→ What this exercise asks:
(1) Under the article, which law allows any person to establish a trust under Guernsey law?
(2) Lay out the lines of the listing as a numbered list, starting at the line containing "From the available options" and ending at the end of the listing, with blank lines omitted. Leave the pictures out of your answer.

═══ Article

Ability to benefit charities


Subject to any entitlements of a surviving spouse and children as set out at G8.2 and G8.3 above relating to Guernsey's rules of forced heirship, which may still apply where Wills were made prior to 2 April 2012, a person is able to benefit a charity by will. The charity can be a local or overseas entity.

There is no definition of charity under Guernsey law. In deciding whether or not an entity is ‘charitable’ in nature, reference is generally made to the Statute of Elizabeth and the relevant decisions of the courts.

It is usual to provide in any will that the receipt of the treasurer or other proper officer of the relevant charity shall be sufficient to discharge the executors.

Treatment of lifetime gifts in calculating inheritance rights


Whilst individuals now have complete freedom to leave their estate to whomever they wish, a testator who has concerns over the possibility of a claim being made against his estate for financial provision may wish to attempt to circumvent this by making a lifetime gift to individuals.

It is, however, important to note that, under the 2011 Law, the court has the ability to undo any gifts made six years prior to the testator's death which were intended to defeat a claim for financial provision. However, as no claims have yet been brought in front of the Guernsey courts for financial provision, the full extent to which such gifts will be challenged is not yet clear.

Cross-border issues

Ability to create trusts under local law


By virtue of the provisions of the Trusts (Guernsey) Law 2007 (‘the Trusts Law’), any person can establish a trust under Guernsey law.

A trust exists if a person (a ‘trustee’) holds or has vested in him, or is deemed to hold or have vested in him, property which does not form, or which has ceased to form, part of his own estate:

  • for the benefit of another person (a ‘beneficiary’), whether or not yet ascertained or in existence;
  • for any purpose which is not for the benefit only of the trustee.

A Guernsey trust can be established by residents and non-residents alike. There are no limitations on the ability to create a Guernsey trust. The Trusts Law also applies to trusts created by will.

Section 14(3) of the Trusts Law provides that no Guernsey trust is void or voidable or invalid if that trust avoids or defeats any rights, claims, interests, obligations or liabilities conferred or imposed by the law of any other jurisdiction on any person by way of foreign heirship rights.

Recognition of foreign trusts


Guernsey law recognises the validity of foreign trusts. Part IV, sections 66–77 of the Trusts Law, contain provisions as to both Guernsey and foreign trusts. The provisions include the powers of the court, upon application, to make orders as to the execution, administration or enforcement of a trust, or concerning a trustee, beneficiary or the trust property.

══════
═══ Available data

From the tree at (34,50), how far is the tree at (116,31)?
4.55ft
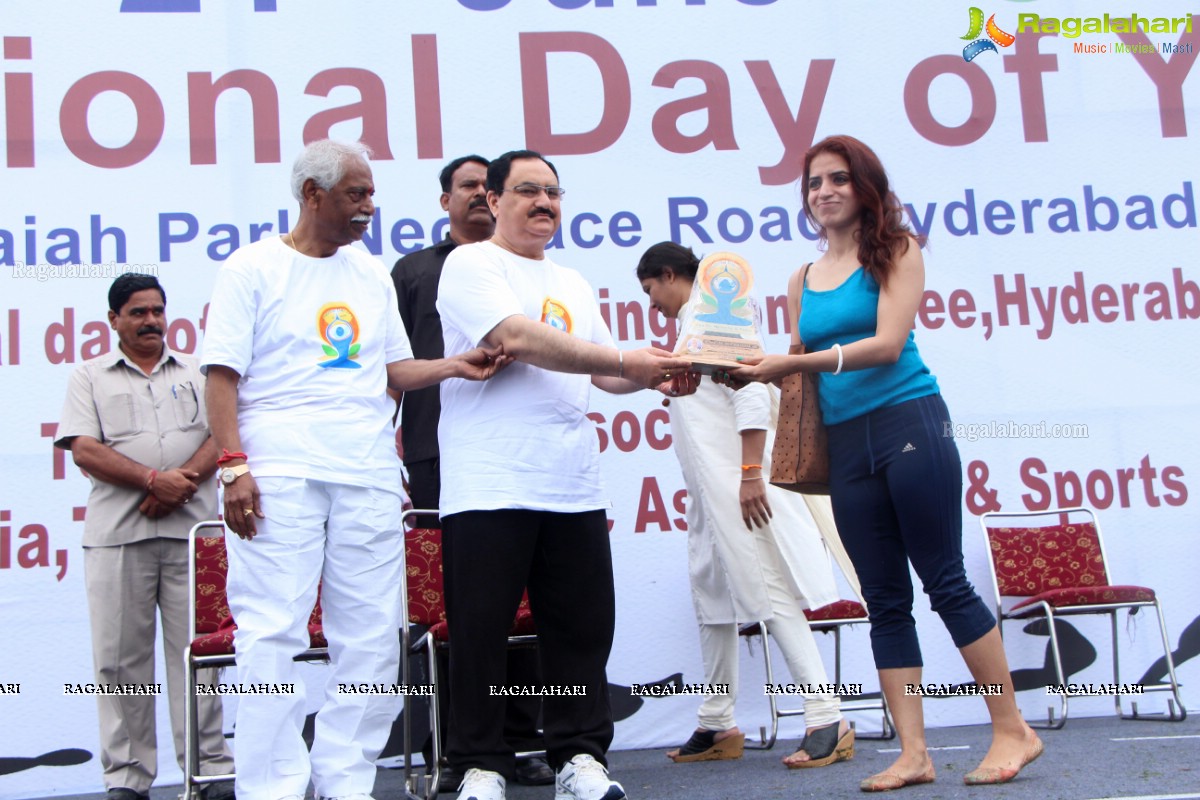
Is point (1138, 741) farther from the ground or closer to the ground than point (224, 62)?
closer to the ground

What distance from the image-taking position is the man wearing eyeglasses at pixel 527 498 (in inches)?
103

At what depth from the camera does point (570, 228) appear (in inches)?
186

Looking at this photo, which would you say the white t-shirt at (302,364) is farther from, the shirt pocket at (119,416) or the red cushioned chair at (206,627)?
the shirt pocket at (119,416)

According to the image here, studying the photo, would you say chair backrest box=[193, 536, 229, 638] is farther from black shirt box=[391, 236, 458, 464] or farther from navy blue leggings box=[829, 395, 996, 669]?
navy blue leggings box=[829, 395, 996, 669]

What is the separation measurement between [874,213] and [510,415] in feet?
3.37

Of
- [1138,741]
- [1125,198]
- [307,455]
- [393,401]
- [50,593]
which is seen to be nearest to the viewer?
[307,455]

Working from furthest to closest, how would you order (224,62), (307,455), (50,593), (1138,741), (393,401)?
(224,62)
(50,593)
(1138,741)
(393,401)
(307,455)

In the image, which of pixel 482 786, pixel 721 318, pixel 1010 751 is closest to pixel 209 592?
pixel 482 786

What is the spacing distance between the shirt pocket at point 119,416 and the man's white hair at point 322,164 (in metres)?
1.37

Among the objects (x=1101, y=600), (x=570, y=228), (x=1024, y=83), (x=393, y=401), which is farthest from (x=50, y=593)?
(x=1024, y=83)

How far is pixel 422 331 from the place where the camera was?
12.2ft

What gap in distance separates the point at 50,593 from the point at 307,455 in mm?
2249

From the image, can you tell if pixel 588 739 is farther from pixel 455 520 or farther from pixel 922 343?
pixel 922 343

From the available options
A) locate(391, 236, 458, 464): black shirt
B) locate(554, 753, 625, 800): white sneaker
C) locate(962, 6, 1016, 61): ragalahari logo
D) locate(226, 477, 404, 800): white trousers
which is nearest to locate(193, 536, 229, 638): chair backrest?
locate(391, 236, 458, 464): black shirt
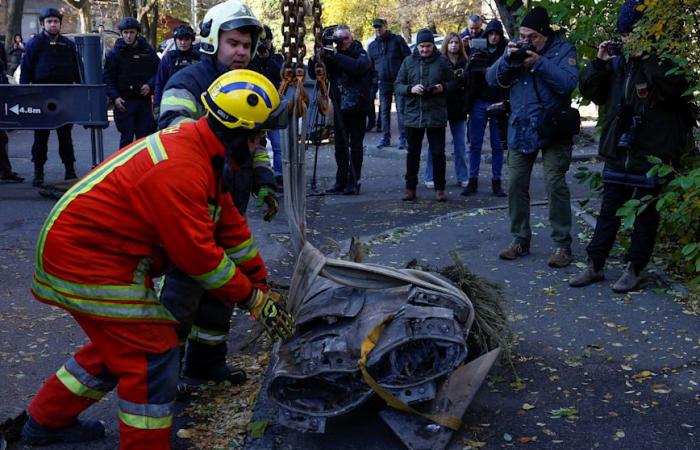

══════

→ Solutions to the problems:
(1) The Trusts (Guernsey) Law 2007

(2)
1. From the available options
2. A) locate(391, 236, 458, 464): black shirt
3. B) locate(554, 753, 625, 800): white sneaker
4. C) locate(962, 6, 1016, 61): ragalahari logo
5. D) locate(226, 477, 404, 800): white trousers
6. which is nearest to locate(193, 536, 229, 638): chair backrest?
7. locate(391, 236, 458, 464): black shirt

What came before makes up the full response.